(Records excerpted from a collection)
===

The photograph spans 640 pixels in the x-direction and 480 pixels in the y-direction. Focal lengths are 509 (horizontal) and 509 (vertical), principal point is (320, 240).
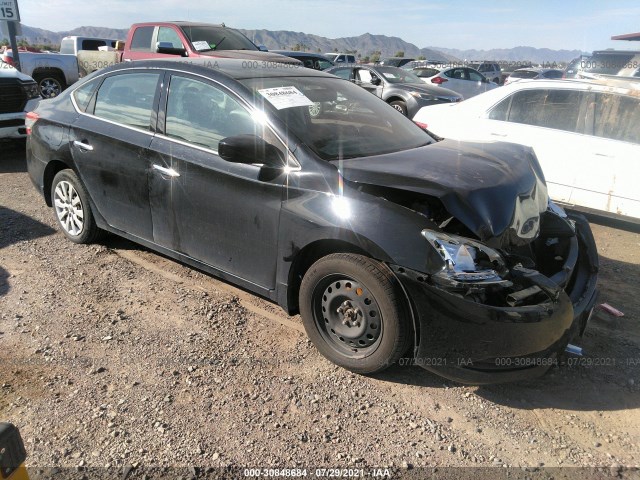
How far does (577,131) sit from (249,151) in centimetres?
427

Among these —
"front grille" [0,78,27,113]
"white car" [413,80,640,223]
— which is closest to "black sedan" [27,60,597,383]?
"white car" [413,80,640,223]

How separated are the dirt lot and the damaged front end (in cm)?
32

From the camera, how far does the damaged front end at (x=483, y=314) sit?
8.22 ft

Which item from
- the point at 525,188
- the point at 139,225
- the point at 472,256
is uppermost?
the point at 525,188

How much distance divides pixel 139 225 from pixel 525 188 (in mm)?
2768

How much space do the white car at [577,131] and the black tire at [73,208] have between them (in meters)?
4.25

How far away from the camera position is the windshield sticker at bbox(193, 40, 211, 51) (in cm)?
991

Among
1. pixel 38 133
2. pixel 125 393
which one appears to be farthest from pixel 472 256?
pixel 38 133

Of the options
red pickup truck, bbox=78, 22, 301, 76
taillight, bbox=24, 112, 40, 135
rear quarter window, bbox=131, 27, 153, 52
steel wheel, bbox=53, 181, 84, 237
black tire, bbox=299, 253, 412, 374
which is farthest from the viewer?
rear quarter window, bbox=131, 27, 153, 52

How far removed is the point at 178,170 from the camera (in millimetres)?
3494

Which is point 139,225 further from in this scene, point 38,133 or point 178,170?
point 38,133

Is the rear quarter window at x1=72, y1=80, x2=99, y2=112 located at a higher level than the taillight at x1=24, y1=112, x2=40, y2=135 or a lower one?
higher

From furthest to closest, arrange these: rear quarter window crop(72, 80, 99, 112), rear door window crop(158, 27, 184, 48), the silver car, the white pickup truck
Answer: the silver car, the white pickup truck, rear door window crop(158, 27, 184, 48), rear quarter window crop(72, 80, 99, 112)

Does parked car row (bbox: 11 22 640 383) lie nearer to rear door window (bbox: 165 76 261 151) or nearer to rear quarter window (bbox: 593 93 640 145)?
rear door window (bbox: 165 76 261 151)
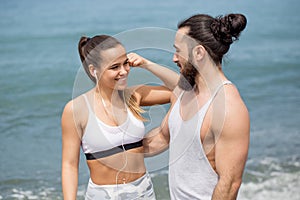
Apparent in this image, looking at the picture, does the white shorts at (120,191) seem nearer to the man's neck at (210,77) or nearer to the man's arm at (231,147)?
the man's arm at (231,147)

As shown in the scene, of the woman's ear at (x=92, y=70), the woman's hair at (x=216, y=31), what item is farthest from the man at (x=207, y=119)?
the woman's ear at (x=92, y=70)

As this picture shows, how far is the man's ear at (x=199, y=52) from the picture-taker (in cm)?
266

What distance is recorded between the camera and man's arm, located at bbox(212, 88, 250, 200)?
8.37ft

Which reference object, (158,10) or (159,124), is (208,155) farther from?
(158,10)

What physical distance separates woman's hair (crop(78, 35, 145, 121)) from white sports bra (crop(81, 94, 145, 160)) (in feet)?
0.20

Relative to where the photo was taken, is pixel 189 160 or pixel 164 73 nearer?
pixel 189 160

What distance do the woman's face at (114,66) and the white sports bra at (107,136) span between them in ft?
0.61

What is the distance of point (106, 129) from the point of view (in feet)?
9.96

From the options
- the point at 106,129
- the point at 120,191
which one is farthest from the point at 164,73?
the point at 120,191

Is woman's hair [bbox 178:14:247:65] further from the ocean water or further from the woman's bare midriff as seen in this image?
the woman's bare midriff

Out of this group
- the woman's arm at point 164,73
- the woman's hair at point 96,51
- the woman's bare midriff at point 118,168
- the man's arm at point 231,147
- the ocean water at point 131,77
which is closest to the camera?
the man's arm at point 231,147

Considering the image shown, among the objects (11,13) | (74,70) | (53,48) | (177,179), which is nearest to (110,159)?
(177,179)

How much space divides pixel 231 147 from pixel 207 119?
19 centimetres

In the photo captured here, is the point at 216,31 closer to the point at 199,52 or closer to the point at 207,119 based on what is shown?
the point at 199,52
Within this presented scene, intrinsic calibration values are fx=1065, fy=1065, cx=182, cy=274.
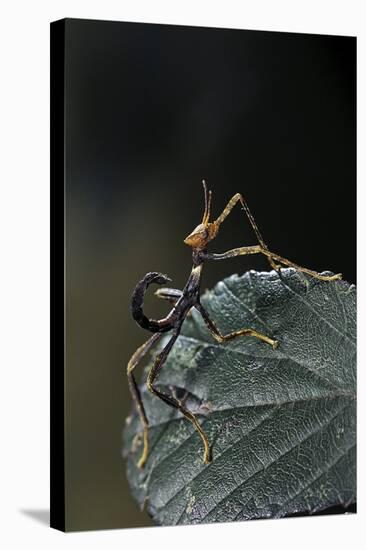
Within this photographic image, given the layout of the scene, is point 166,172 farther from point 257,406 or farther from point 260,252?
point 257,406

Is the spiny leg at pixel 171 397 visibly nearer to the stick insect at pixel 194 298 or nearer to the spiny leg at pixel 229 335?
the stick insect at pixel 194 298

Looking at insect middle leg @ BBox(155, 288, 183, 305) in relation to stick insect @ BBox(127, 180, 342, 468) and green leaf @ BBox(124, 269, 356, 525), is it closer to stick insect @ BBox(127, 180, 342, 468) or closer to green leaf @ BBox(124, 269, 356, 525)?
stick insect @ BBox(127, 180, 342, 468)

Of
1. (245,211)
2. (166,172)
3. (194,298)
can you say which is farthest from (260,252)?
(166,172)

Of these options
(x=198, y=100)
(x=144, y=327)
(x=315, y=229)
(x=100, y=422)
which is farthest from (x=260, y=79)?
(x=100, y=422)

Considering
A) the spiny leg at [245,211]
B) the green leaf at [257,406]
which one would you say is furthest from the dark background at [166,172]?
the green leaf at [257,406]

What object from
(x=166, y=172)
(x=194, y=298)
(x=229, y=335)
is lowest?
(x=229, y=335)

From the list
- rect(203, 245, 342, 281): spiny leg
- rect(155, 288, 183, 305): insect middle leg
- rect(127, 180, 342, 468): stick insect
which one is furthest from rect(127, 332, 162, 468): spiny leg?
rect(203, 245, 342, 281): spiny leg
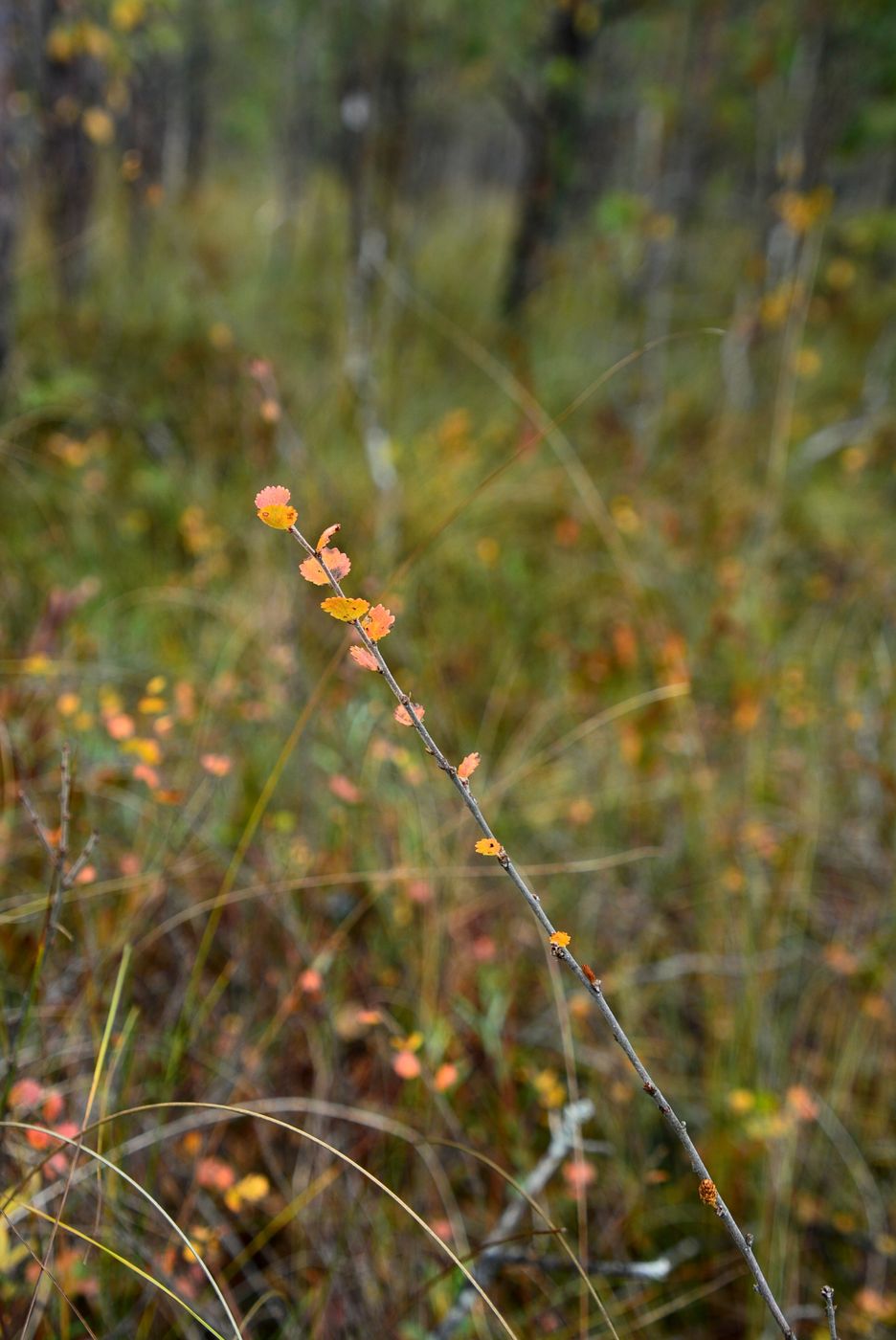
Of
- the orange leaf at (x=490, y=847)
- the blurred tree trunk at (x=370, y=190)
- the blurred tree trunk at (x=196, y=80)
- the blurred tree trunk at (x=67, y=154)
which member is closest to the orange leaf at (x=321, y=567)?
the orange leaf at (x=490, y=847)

===

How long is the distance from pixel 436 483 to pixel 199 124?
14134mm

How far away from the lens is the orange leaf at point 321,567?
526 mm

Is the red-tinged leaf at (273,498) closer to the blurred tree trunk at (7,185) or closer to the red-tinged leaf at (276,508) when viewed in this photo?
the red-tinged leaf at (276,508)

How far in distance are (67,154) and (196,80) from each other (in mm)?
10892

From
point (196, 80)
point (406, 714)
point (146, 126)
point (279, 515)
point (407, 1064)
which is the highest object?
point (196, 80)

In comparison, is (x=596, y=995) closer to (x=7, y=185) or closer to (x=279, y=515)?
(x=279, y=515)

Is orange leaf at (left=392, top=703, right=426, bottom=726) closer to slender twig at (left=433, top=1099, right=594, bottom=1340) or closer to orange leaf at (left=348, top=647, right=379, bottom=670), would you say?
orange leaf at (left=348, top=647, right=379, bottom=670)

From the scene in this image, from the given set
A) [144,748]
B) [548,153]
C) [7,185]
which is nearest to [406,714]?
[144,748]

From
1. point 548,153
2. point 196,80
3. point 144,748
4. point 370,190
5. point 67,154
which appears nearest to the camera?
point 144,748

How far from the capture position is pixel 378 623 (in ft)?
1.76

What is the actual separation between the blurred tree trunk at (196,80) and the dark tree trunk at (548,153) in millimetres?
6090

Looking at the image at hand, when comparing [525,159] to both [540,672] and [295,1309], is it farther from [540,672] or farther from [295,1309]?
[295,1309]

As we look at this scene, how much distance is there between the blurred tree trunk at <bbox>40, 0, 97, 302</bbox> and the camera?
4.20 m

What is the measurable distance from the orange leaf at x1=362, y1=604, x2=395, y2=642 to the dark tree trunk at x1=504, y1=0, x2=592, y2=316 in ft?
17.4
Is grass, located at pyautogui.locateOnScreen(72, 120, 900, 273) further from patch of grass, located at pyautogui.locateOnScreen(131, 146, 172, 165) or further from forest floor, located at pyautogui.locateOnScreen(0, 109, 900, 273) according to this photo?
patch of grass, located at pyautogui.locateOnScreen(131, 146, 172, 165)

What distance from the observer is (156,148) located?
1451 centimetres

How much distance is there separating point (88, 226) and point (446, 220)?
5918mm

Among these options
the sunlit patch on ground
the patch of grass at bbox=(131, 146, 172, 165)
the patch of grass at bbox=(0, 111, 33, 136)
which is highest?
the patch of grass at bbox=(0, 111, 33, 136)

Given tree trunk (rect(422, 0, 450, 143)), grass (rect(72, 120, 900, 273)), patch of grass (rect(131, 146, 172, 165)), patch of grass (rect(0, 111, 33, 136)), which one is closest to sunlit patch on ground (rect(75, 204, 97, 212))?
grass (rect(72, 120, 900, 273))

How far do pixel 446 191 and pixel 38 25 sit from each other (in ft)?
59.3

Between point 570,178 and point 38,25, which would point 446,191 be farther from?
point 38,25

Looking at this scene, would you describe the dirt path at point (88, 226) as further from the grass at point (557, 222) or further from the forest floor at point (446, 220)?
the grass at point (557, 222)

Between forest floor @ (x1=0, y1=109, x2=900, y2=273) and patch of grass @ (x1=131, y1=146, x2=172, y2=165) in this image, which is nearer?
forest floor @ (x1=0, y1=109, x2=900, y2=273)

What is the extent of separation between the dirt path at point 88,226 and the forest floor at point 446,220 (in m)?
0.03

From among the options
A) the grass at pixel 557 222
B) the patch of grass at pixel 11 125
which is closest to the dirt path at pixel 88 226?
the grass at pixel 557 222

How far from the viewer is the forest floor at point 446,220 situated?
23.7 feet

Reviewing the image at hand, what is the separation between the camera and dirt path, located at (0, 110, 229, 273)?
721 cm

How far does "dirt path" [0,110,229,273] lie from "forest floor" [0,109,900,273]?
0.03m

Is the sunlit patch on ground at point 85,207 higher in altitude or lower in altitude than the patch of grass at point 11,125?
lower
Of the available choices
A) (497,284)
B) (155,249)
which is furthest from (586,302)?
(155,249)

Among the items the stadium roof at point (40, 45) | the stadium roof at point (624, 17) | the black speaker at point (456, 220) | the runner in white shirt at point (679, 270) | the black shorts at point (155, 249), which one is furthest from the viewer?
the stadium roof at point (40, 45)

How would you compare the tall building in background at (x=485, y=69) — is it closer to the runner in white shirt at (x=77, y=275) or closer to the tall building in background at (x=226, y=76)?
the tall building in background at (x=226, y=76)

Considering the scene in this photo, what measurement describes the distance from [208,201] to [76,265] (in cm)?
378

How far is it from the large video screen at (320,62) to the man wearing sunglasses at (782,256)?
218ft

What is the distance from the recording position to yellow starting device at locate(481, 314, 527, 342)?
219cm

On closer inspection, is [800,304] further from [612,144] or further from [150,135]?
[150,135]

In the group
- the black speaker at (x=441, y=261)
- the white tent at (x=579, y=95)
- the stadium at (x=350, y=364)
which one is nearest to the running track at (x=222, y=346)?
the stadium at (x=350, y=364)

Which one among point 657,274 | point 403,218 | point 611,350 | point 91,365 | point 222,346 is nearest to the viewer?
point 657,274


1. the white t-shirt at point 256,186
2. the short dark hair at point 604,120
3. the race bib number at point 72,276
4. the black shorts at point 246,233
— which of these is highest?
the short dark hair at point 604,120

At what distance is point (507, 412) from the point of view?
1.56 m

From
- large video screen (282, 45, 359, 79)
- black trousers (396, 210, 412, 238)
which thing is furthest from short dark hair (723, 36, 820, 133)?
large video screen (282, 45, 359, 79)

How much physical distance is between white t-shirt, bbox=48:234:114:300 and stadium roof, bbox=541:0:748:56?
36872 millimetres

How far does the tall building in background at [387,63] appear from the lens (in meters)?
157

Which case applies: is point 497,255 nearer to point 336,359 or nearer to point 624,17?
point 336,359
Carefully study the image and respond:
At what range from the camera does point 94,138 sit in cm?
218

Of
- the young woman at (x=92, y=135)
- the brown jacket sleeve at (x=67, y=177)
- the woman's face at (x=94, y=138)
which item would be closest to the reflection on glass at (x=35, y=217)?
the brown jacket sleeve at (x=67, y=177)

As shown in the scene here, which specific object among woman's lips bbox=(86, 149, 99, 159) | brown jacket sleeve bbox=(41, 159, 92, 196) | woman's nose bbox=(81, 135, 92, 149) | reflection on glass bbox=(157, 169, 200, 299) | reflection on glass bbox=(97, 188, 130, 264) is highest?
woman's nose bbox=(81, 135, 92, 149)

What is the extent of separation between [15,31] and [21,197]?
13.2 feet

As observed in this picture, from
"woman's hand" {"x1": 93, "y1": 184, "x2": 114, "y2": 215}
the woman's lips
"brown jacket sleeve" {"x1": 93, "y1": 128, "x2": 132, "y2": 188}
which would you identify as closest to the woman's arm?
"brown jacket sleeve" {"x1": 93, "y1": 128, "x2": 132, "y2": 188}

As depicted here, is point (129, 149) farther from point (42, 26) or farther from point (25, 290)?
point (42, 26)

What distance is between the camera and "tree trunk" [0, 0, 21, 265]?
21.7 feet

===

## SHORT TASK
Extract every line of the material that contains the string "trunk", matching case exactly.

## CORRECT ANSWER
- the blurred tree trunk at (x=370, y=190)
- the blurred tree trunk at (x=196, y=80)
- the blurred tree trunk at (x=67, y=154)
Is the red-tinged leaf at (273,498) closer to the blurred tree trunk at (7,185) or closer to the red-tinged leaf at (276,508) when viewed in this photo?
What is the actual separation between the blurred tree trunk at (196,80) and the dark tree trunk at (548,153) in millimetres?
As we look at this scene, how much distance is there between the blurred tree trunk at <bbox>40, 0, 97, 302</bbox> and the camera?
What is the measurable distance from the orange leaf at x1=362, y1=604, x2=395, y2=642 to the dark tree trunk at x1=504, y1=0, x2=592, y2=316 in ft?
Given tree trunk (rect(422, 0, 450, 143)), grass (rect(72, 120, 900, 273)), patch of grass (rect(131, 146, 172, 165)), patch of grass (rect(0, 111, 33, 136)), which one is closest to sunlit patch on ground (rect(75, 204, 97, 212))?
What distance is between the camera and "tree trunk" [0, 0, 21, 265]?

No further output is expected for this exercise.